Our D.O. Claw Journey
In the assembly of our generic claw, M13mp18 plasmid is used as a scaffold. This scaffold is folded into the ‘claw’ structure (Figure 2) with the help of 226 staple strands, the location of each illustrated in Figure 8. Removing one of the original staple strands, and inserting another in which the sequence is only partially complementary to the region can create a sticky region. Taking into account the helical twist of DNA folding the positioning of the sticky end of the staple strand is crucial. The design of this claw requires that the sticky ended region be an A21 series. Each ‘sticky’ claw incorporates 15 sticky sites for binding, 5 on each arm.
Modified MS2 Virus-Like Particle (VLP)
The MS2 VLP (Figure 5) was provided by Berkeley University (Francis). It was modified to have T21 strands coating the surface of the VLP to allow for binding to the A21 sticky sites on the D.O. claw.
The blunt VLP is ~22nm in diameter, the single stranded T21 region is ~7nm long, adding a total of ~14nm to the diameter of the VLP.

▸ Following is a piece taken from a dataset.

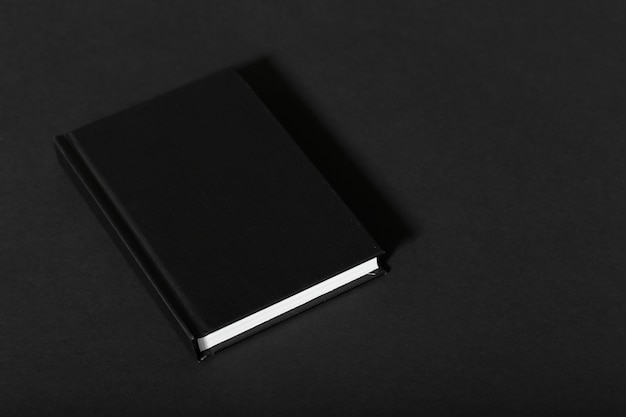 Czarny notatnik makiety z czystym puste dla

D.O. Triangle and Modifications
The D.O. triangle was of Rothemund design (Figure 3) and was assembled and modified with A21 sticky ended regions for use as a control experiment in order to illustrate a band shift. Recently, more modifications were made to the DO triangle. Sticky strands were added in positions that protruded out of the sides of the triangle, and in positions that protruded downwards, towards the direction of the gold surface. Variations of this sticky conformations were assembled.
Cadnano is a tool for designing structures of DNA origami. It was used as a method to systematically represent the origami that we are producing, and to tidily create variations of the origami we were working with. This was used to show and archive the different formations of both the triangle and the claw. These Cadnano representations are useful in record keeping, and provide a simple way to produce strands for purchase.

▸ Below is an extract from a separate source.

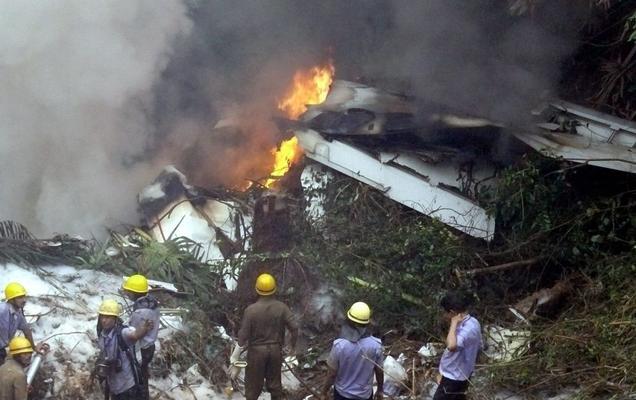 Horrible plane crash in Mangalore airport – AI Express flight from Dubai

This summer's work on the claw yielded our new "unhinged" claws, which yielded better stability of conformations, and tighter bands in gel electrophoresis analyses. We created Cadnano representations of the original claw and the unhinged claw. These can be seen below.
This summer's work on claw involved finding positions that can be used to add sticky ends that will bind to the surface below and positions to protrude out of the triangle, in the same plane as the triangle, whilst maintaining the positions that stick up from the triangle, that will bind to the VLP.